Case in point, perhaps the highest profile financial reporter in the United States, the New York Times‘ Andrew Ross Sorkin, who has gotten the vapors over Elizabeth Warren’s opposition to the revolving door between Washington and Wall Street:
Wall Street stenographer Andrew Ross Sorkin of the New York Times complains this morning that Massachusetts Sen. Elizabeth Warren is making it harder for Wall Street veterans to take on government jobs overseeing the financial industry, calling the former Harvard law professor and longtime industry critic “misinformed” in her opposition to investment banker Antonio Weiss’ nomination to a key Treasury Department post.
Weiss, President Barack Obama’s nominee to be under secretary of Treasury for domestic finance, is currently head of global investment banking at Lazard, which advised Burger King on its merger with Canadian coffee and doughnut chain Tim Hortons — a so-called inversion that will help Burger King avoid taxes.
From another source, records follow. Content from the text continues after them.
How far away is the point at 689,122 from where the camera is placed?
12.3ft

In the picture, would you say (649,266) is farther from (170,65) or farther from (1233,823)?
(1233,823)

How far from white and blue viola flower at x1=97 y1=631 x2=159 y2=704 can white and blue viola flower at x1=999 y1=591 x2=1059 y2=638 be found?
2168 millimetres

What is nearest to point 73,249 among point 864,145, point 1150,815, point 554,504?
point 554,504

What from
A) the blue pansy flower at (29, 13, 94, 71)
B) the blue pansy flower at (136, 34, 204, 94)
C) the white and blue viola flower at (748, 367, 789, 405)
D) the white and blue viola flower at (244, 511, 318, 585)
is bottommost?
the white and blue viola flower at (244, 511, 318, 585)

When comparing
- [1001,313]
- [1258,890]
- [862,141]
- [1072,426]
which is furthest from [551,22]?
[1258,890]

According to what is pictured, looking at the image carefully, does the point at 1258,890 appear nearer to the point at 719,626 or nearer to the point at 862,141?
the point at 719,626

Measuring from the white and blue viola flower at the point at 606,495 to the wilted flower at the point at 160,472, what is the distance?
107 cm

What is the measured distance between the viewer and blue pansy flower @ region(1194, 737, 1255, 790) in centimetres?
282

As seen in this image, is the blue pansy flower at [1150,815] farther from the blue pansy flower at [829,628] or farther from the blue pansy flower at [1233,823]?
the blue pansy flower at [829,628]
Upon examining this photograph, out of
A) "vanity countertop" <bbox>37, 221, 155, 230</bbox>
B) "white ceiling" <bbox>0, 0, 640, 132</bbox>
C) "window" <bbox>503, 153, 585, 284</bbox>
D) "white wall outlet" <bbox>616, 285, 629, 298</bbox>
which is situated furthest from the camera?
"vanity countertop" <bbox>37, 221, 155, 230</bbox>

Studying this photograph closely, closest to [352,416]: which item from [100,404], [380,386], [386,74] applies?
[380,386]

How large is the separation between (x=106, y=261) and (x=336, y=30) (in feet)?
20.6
Warren cited Lazard’s work on inversions in explaining her opposition to Weiss’ nomination, but Sorkin contends that her concerns are “misplaced.” Sure, tax avoidance may have been “a consideration” in the BK-Tim Hortons deal, Sorkin concedes, but they weren’t the “primary factor.” At any rate, Weiss was “simply as one of several advisers” of the merger — hardly its mastermind.
Sorkin — who has criticized some inversions in the past — apparently finds no fault with the Obama administration seeking to enlist Weiss even as it pledges to crack down on corporate tax avoidance schemes.
While the inversion issue formed the crux of Sorkin’s substantive defense of Weiss, Warren has also pointed to the nominee’s financial industry background as a broad concern in itself.
Sorkin has been thoroughly captured by the financial industry, and he cannot be trusted to report on wrongdoing in the financial industry.
It could be argued that his role never was to reporting on wrongdoing, but instead his job is to document the official actions of the banking sector.
He reports on things like mergers, interviews CEOs, etc.
Of course, if that IS is real role, he is not a journalist. He is a stenographer.